When we talk about inventory management, we are not just talking about finished products. It is also the stock of raw materials or semi-finished products. Inventory management is planning and implementing a method to maximize profitability. Good inventory management is about having the right quantity at the right time. If the stock is not large enough, we speak of out of stock, which is bad for production which risks being interrupted. An excess of stock, on the other hand, is expensive without forgetting that there is a risk of depreciation of the stock. Good inventory management therefore consists in finding this balance which will allow maximizing profit while minimizing costs. Forecasting and planning are effective tools in the service of inventory management.
How To Find This Balance of Optimal Stock
Good inventory management system should allow the company to have the necessary resources to produce and the finished products available to fulfill all of its orders. It should also minimize storage costs. Indeed, the stock is very expensive! Between the cost of acquisition, the cost of storage (rental of premises, storage costs, etc.) and the cost of devaluation, it is clear that the company has no interest in storing a surplus in its premises.

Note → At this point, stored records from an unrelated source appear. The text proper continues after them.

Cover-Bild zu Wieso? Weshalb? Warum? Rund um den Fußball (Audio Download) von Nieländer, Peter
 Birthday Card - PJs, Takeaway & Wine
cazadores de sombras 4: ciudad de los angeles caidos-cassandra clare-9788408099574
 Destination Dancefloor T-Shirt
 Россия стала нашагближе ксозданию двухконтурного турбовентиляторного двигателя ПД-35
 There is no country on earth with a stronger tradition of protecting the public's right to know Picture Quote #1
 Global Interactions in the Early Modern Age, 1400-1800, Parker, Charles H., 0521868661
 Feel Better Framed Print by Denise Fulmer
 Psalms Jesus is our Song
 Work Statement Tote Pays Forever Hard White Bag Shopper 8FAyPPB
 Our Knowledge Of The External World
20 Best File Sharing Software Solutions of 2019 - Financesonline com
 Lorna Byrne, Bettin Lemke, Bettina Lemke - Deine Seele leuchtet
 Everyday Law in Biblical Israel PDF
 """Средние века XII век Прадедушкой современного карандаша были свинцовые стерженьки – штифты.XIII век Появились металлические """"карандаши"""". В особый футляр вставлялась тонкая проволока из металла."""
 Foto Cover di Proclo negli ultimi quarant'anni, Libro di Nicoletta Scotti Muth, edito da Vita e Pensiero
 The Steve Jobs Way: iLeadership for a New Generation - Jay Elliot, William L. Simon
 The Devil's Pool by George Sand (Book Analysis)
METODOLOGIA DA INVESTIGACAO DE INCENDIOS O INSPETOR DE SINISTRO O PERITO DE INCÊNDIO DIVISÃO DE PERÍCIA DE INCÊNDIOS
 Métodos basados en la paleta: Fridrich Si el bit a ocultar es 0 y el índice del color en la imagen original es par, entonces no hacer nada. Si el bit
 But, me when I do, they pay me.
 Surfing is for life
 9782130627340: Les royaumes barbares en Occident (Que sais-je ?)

“Just In Time” For Better Stock Management
There are several methods for optimizing inventory management. Among the methods that guarantee a reduction in costs is the just-in-time method. This method consists of eliminating all the hazards that could cause waste throughout the operating process. This regulation of the stock allows the company to gain competitiveness since it reviews all the causes of inefficiency and offers a response to demand just at the moment. In other words, it is a question of producing only the quantity. which will be sold and the company therefore goes through the elimination of what is called “zero stock.
Digitization At The Heart Of Warehouse Performance
While the subject of digitization is not new, some warehouses have been equipped with WMS since the end of the 1980s, the new opportunities offered to logistics by the acceleration of computer computing times and the generalization of digital uses in the company are numerous. Companies can thus more easily adapt their organization to changes in the market and to the expectations of their customers.
The Smart Warehouse
First, an intelligent warehouse must be able to adjust its operation in real time to the type of orders to be processed. It must in particular optimize fluctuating flows from one day to another or even within a day. Fixed configurations should therefore be banned. This is all the more true when the company has limited visibility on the development of its activity in the medium term. It is then a question of ensuring not to design a production tool that compromises its development for lack of sufficient flexibility.
Warehouse Of The Future: What Will It Look Like?
As new needs appear regularly, warehouses must perpetually reinvent themselves. How can they therefore evolve to fulfill orders that have become urgent and unitary leading to increasingly limited opportunities for massification? Are we moving towards total mechanization? What will be the place of humans there? What can new technologies offer? These are all themes that we were able to discuss with the contributors to this case.